Et quand il n’y a pas de barrière culturelle demeure l’obstacle économique : le coût de la vie dans une capitale. D’après le site TradingEconomics.com, l’indice des prix à la consommation est de 120. En outre, il n’a jamais été aussi difficile pour les jeunes de décrocher un travail après leurs études. Selon le département jordanien de statistiques, le taux de chômage a atteint 18 % au deuxième trimestre 2017 (13,4 % pour les hommes, 33,4 % pour les femmes). Et quand bien même un jeune diplômé trouve du travail, le salaire du premier travail est rarement suffisant.
 
Quant à la représentation des identités culturelles locales, Amman a décliné depuis les années 1990. Si l’on y ajoute le clientélisme de l’État envers les cultures tribales bédouines, les classes moyennes sont sous-représentées dans les JT locaux, les séries télé et même la presse locale. Seule Roya TV, fondée en 2011 par un investisseur jordanien, a su tirer son épingle du jeu. Sa programmation – avec des séries comme Caravan, un talk-show pour jeunes, et la comédie Female – a comblé un vide en s’adressant à la classe moyenne et aux jeunes, parvenant ainsi à s’installer durablement dans le paysage audiovisuel local.
 
Partant presque entièrement d’Amman, l’évolution culturelle s’y accomplira plus rapidement qu’ailleurs. Jamais la ville n’a connu autant d’activités culturelles, alimentant l’individualisme et le changement de mœurs. La scène culturelle et artistique y est fleurissante : galeries, centres artistiques, cafés culturels poussent comme des champignons. Des groupes de lecture se forment partout, des concerts de rock ou de hip-hop se tiennent régulièrement. Y sont organisées de grandes expositions, une semaine du design – pour la deuxième année consécutive –, des festivals de cinéma, des discussions et des tables rondes.
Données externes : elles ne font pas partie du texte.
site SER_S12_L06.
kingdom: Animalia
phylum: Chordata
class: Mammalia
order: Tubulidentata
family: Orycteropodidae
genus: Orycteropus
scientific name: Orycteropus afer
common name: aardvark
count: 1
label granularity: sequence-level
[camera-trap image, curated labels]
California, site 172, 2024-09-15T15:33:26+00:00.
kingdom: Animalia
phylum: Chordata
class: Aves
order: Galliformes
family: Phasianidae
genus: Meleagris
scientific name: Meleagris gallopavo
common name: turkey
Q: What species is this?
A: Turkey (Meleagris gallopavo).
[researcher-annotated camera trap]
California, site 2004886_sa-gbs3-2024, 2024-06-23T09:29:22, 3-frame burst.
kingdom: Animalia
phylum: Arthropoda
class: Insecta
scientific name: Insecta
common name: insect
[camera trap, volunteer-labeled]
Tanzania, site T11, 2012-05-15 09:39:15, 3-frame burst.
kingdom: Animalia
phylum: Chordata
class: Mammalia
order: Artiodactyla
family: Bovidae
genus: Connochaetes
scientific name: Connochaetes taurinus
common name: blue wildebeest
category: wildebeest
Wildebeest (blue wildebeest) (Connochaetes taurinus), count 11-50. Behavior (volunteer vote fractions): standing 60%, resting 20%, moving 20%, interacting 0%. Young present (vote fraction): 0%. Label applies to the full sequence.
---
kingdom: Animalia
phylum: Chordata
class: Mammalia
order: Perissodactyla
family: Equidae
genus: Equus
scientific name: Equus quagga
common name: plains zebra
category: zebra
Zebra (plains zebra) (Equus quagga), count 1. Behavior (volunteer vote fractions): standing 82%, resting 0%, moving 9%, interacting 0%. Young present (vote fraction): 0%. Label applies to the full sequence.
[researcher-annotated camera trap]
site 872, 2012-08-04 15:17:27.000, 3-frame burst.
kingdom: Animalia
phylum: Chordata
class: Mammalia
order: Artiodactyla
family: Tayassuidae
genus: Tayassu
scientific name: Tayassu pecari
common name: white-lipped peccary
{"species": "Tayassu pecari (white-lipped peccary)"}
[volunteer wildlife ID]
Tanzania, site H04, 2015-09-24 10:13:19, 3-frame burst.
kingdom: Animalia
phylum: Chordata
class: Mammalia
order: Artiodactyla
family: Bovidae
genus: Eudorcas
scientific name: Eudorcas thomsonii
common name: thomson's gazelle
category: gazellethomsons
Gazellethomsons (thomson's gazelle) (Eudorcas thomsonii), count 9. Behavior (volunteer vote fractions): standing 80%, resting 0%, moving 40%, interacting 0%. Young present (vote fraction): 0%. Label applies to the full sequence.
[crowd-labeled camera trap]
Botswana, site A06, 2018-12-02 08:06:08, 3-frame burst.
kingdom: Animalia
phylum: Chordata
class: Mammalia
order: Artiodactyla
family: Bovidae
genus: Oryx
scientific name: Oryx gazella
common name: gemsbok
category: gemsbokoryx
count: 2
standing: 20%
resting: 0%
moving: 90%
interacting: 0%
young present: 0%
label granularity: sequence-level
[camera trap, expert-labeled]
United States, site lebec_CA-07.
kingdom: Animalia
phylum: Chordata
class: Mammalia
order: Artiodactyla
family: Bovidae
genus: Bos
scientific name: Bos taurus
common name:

Bref, tout contribue et témoigne d’un profond changement culturel.
 
Ainsi, le dynamisme culturel est une lueur d’espoir dans la grisaille des difficultés quotidiennes. Alors que la génération précédente s’est compromise politiquement, une grande partie de la nouvelle génération – politisée ou non – est en train de comprendre que le seul moyen d’aller de l’avant est d’aller réellement de l’avant en dépassant les valeurs politiques et culturelles traditionnelles. Reste que, face à la dure réalité économique, la partie est loin d’être jouée.